I meant to mention two other things (my memory is not what it used to be). For those interested you can find the description of the route on p. 114 of “Descriptive Guide to the Adirondacks, Land of the Thousand Lakes,” by E.R. Wallace, 12th Edition of 1887. It’s long out of print of course, but can be perused at the NYS Library in Albany. I also should have mentioned that Wallace referred to this portion of the route as being on the “Beaver River,” as it is indeed the headwaters of the Beaver. This route was clearly important to sportsmen and the guides who made their living along these special watery highways.
“Thus, the appellants’ waterway became useful for paddling between two parcels of state land.”
Why just padding?
In these kinds of cases where the AG joins the suit it seems like they are ganging up on the appellant. That’s gotta raise the bar some.
Ganging up? The state joined the suit to protect the public right of navigation. It’s an obligation.

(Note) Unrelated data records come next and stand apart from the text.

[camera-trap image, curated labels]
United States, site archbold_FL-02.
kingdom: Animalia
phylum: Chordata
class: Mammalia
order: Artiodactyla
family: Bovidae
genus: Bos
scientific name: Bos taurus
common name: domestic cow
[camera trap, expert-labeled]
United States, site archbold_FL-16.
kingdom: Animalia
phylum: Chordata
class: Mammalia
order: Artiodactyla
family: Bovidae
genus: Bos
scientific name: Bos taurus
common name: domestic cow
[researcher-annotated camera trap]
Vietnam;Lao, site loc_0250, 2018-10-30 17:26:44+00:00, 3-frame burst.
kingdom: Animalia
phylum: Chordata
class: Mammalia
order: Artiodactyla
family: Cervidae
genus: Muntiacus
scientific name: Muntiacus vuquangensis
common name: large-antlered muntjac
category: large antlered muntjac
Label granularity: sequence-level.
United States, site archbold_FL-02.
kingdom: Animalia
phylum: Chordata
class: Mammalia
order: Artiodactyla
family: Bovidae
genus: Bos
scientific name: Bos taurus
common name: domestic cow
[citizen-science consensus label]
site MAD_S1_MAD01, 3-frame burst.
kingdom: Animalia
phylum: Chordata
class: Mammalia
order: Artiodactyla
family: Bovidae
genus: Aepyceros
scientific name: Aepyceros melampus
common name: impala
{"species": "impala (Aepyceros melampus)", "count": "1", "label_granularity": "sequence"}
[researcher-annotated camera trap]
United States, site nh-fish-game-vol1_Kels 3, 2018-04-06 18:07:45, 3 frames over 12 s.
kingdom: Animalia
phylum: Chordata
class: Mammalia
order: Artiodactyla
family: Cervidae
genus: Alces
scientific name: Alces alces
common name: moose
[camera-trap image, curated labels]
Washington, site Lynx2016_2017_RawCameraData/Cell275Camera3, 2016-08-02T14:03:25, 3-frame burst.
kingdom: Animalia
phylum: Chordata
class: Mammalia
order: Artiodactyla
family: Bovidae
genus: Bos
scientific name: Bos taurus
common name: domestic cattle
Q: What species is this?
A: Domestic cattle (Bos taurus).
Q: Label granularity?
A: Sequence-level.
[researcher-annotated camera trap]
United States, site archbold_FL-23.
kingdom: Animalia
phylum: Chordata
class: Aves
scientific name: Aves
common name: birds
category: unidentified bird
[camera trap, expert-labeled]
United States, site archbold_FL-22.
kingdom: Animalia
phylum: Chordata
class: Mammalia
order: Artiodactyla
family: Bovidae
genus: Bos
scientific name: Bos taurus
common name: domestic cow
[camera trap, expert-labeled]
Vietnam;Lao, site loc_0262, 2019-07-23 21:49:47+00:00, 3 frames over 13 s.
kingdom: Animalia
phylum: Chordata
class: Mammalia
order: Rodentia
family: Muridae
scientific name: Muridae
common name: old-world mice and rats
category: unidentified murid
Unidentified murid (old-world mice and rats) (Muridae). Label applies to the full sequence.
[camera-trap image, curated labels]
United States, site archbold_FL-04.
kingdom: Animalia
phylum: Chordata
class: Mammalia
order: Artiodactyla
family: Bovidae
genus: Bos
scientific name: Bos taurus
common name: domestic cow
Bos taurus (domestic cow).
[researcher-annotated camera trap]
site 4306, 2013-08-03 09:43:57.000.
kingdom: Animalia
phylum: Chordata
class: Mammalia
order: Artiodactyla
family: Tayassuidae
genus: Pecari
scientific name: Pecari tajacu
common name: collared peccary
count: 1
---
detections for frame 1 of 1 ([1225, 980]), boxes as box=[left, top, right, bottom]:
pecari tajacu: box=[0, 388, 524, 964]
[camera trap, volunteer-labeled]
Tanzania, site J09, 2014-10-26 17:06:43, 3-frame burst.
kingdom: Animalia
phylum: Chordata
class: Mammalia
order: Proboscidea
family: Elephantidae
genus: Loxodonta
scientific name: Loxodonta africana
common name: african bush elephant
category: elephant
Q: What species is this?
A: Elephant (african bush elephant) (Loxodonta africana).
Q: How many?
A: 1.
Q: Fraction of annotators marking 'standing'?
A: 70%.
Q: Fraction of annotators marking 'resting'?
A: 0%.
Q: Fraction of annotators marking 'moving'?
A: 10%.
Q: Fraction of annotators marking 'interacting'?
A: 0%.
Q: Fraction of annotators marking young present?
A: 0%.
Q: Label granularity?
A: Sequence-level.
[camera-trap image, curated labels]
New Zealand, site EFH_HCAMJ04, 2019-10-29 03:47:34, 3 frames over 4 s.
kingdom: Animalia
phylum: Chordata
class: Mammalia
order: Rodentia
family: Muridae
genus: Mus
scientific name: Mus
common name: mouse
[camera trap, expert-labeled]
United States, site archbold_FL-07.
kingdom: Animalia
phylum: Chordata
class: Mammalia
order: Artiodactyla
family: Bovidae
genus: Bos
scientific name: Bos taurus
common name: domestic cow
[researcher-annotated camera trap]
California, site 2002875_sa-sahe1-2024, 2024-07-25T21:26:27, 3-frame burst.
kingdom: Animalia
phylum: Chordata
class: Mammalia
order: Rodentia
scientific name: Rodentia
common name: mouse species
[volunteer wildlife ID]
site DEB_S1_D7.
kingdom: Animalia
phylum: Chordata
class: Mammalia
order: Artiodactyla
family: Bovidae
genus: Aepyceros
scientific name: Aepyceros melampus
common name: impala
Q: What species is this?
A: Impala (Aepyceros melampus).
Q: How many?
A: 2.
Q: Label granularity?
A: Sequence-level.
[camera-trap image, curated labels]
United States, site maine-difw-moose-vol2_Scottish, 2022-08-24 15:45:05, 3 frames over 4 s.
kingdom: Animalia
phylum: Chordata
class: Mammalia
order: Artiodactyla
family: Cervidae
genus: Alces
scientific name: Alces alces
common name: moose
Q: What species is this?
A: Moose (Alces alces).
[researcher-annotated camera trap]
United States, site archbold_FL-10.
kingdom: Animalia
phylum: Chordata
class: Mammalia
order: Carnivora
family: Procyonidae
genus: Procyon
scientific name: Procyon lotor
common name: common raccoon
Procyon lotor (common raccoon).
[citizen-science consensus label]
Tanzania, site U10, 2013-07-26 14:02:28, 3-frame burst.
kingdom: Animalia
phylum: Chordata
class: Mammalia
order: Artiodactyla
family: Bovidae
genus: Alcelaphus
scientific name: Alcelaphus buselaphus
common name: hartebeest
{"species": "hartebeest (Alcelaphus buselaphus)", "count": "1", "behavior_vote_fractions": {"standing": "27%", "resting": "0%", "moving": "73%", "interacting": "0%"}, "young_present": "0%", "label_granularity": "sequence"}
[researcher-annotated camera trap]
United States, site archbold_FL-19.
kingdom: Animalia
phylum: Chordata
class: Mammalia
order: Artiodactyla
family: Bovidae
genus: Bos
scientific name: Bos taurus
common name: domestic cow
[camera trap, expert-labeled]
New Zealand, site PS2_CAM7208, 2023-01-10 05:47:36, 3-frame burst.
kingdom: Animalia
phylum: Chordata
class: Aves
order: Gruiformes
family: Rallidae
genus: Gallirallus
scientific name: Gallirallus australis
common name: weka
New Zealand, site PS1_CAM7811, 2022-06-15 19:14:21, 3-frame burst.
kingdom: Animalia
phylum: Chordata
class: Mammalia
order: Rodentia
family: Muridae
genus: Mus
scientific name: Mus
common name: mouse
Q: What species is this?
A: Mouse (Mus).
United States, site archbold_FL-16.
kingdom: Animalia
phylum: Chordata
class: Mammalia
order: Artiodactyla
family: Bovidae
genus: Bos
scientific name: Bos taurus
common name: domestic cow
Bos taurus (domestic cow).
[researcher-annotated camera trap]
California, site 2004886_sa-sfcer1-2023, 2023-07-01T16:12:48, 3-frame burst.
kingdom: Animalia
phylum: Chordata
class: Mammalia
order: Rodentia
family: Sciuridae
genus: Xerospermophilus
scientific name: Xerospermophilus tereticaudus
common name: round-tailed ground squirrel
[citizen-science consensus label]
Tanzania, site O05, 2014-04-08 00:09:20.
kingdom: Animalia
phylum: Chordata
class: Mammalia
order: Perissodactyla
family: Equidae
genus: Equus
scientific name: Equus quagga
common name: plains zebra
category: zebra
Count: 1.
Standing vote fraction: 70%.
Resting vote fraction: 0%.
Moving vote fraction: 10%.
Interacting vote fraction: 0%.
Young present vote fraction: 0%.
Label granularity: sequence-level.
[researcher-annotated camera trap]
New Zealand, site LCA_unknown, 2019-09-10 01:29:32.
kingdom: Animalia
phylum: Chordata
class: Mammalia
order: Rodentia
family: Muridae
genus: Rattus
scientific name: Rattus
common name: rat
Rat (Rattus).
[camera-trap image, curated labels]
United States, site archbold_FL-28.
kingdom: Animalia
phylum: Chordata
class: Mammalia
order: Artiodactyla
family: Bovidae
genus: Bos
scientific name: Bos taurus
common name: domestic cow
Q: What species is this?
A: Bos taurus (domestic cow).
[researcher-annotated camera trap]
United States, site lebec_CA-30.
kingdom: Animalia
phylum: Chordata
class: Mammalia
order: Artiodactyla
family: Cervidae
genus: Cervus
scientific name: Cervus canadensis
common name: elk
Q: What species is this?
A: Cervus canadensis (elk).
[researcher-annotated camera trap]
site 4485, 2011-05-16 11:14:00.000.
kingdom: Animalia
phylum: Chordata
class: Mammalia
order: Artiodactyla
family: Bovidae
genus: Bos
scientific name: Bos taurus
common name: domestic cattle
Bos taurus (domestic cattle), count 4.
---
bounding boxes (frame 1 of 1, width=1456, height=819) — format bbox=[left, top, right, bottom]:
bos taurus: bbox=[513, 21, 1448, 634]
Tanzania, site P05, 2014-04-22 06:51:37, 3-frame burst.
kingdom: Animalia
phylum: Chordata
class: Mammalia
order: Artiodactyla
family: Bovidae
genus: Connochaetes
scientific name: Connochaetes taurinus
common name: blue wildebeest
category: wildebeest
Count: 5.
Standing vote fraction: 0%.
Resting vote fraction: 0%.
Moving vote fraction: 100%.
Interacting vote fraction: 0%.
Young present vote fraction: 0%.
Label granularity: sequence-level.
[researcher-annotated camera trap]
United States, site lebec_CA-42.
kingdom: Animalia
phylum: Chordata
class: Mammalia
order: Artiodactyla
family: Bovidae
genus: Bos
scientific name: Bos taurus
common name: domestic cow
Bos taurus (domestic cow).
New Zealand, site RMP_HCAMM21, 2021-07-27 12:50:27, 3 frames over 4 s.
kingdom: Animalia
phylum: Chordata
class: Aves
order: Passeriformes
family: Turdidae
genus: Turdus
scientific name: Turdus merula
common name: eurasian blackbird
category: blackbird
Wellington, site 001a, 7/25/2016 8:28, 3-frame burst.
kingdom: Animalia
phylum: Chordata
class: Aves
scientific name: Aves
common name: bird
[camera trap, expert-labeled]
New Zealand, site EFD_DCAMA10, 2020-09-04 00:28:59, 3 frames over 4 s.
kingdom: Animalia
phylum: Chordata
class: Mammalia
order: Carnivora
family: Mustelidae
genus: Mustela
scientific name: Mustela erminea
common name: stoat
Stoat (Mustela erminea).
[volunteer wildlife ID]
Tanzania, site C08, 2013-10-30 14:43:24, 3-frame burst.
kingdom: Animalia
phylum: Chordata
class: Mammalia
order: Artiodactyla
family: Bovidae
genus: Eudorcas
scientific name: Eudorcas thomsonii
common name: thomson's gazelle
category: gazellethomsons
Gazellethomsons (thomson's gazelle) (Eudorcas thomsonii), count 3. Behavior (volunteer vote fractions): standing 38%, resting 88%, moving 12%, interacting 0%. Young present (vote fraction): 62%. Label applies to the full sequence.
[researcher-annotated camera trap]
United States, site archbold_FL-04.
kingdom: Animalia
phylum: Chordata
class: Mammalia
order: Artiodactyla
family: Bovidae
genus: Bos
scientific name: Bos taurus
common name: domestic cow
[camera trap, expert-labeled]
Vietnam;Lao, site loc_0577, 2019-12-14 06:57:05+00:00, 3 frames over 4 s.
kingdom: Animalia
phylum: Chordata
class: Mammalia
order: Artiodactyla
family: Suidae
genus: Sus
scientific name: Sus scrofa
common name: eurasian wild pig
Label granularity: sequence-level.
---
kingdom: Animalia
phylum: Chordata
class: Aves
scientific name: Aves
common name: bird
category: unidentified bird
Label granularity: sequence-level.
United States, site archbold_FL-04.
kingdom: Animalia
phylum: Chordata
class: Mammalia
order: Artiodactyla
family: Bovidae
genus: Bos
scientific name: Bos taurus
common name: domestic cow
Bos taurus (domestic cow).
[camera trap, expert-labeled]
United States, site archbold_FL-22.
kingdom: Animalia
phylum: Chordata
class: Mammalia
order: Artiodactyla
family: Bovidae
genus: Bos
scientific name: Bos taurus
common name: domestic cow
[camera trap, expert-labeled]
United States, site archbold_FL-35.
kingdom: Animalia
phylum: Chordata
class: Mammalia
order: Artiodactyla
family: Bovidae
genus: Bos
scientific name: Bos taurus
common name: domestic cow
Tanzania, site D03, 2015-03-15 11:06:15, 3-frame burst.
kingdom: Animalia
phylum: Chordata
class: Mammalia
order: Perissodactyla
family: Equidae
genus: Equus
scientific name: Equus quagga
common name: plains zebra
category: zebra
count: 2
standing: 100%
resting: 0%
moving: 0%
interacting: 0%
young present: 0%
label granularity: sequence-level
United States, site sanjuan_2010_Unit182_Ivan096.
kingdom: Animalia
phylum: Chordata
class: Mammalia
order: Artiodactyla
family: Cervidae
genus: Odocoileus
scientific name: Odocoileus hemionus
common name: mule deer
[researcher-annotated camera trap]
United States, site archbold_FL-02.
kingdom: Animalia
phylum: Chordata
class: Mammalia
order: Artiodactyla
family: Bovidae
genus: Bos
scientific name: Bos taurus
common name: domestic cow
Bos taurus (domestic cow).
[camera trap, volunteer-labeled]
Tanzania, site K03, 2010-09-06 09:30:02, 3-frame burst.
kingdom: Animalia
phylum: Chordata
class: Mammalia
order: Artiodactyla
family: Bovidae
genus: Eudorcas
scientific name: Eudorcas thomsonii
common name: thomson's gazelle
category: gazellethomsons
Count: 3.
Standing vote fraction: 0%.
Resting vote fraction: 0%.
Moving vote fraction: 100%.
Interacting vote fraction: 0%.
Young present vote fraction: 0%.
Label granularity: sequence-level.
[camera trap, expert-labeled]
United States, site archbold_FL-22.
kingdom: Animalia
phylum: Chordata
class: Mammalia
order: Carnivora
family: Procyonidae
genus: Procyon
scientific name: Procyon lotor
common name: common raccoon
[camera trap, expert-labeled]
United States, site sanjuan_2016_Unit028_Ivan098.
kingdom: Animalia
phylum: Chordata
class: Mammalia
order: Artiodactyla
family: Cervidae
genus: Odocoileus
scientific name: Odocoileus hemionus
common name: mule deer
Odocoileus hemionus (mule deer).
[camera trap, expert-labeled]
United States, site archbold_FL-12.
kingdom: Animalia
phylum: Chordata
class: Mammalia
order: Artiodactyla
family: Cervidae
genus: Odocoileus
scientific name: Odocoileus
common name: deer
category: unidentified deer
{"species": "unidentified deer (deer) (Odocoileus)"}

Meanwhile, the appellants are backed by an outside interest group, the Pacific Legal Foundation, which is headquartered in California.
On the phony question of expectations, in 1850, New York Senator Benjamin Brandreth, representing Putnam, Rockland, and Westchester Counties, voted to declare the Rackett River a public highway. Presumably Senator Brandreth knew that the Legislature’s public highway declaration was an acknowledgement of the public’s pre-existing common law easement of travel over an otherwise privately-owned river.
In 1851, Senator Brandreth, whose fortune derived from mass-marketing a “vegetable universal” pill, purchased 24,000 acres from the State. Senator Brandreth knew that one source of the Beaver River was on his lands, and that the Beaver River, part of a larger water system, was used for transport by hunters, trappers, and sports.
Indeed, in 1853, two years after Senator Brandreth voted to declare the Rackett a public highway, the Legislature declared most of the Beaver River to be a public highway.
While the Friends of Thayer Lake vehemently declare their right to exclude the public from paddling a tributary of the Beaver River, Benjamin Brandreth, their founding patriarch well-understood that certain Adirondack rivers were public highways, and susceptible to be declared such by an act of the Legislature, or the judgment of a court.
Most certainly Senator Brandreth did not share the expectations (desires?) of the Friends of Thayer Lake, because he understood the law in New York, as they do not.
Phil, I might be misunderstanding the role of a nature conservancy, but it strikes me as odd that it would sell to an outfit that would move to restrict public enjoyment of the land in question.
I just looked at the Nature Conservancy website, and the only conclusion I could draw is they sold it to an organization which has stricter protection goals than the Conservancy espouses. The Conservancy is about protection from irresponsible use, not necessarily opening lands for recreation.
Thanks Bruce, that makes sense. It all depends on what one is conserving the land for, I suppose.